Con il decreto Rilancio dovrebbe arrivare il reddito di emergenza: «È una presa in giro – prosegue Santella -, molti non avranno accesso e in ogni caso è erogato per pochi mesi al nucleo familiare e non alla persona. Lo spettacolo è il settore che si riprenderà per ultimo. Adesso avremo finte riapertura che coinvolgeranno meno del 10% dei lavoratori. Gli eventi estivi non ci saranno perché le misure di sicurezza sono impraticabili. Dicono che riapriranno i teatri il 15 giugno, cioè quando di solito chiudono. I concerti torneranno nella primavera del 2021, i set cinematografici saranno solo quelli delle produzioni più grandi. Parliamo di un lungo periodo di disoccupazione in un comparto fatto non solo di artisti ma anche di facchini, trasportatori, sarti. Chiediamo un reddito di continuità sul modello francese che copra i periodi di non lavoro».

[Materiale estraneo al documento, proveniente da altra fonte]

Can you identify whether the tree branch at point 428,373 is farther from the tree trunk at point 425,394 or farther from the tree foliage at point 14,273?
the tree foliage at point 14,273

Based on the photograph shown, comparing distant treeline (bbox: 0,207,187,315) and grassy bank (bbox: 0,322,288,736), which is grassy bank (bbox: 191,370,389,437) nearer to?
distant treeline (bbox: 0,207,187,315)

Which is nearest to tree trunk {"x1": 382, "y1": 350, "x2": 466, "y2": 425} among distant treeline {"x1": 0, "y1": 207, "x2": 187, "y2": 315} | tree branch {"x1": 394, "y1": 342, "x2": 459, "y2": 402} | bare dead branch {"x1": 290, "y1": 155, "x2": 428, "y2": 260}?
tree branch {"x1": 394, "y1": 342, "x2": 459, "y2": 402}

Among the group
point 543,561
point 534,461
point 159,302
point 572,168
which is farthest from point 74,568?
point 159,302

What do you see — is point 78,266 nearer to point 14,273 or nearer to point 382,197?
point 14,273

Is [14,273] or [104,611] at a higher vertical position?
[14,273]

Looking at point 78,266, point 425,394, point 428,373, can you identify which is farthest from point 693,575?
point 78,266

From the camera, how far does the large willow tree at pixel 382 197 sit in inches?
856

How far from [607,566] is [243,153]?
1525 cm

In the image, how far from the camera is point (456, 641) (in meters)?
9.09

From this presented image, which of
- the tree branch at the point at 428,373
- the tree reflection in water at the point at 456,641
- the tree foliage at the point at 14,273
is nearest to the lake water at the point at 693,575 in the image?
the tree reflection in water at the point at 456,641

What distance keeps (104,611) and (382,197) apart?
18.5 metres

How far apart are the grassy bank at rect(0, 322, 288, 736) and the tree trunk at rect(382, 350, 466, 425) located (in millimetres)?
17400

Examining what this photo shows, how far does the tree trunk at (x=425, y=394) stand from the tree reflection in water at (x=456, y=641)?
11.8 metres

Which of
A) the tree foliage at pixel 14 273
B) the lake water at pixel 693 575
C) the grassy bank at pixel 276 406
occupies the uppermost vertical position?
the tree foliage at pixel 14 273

Matteo Garofalo è direttore tecnico teatrale: «Senza fare distinzioni tra grande e piccolo, contiamo in media almeno 10 persone al lavoro per singolo evento, ognuno dei quali riceve una diaria di 90 euro da destinare a vitto e alloggio, moltiplichiamo per 7mila spettacoli in un mese e avremo una stima minima di quello che accadeva prima del lockdown. Le risorse messe in campo dal governo sono insufficienti e inutili. Abbiamo scritto una lettera al premier Giuseppe Conte e al ministro Dario Franceschini. Vogliamo risposte». Matteo Giardiello fa parte del Teatro popolare: «Chi non è un artista famoso è spesso costretto a lavorare a progetto, tirocinio, con contratti brevissimi o a nero. Ci vuole il reddito di continuità e spazi pubblici all’aperto per gli spettacoli».

Tra i musicisti in piazza c’era Giuseppe Fontanella, chitarrista dei 24 Grana: «Un live per mille persone avrà bisogno di uno spazio da 5mila, i costi non sono sostenibili. Conte ha sottolineato che gli artisti sono quelli che fanno divertire, come se fossimo saltimbanchi o menestrelli delle corti del Cinquecento. Così è impossibile avere rispetto professionale, riconoscerci come lavoratori». Senza risposte dal governo, manifestazione nazionale a Roma il 13 giugno.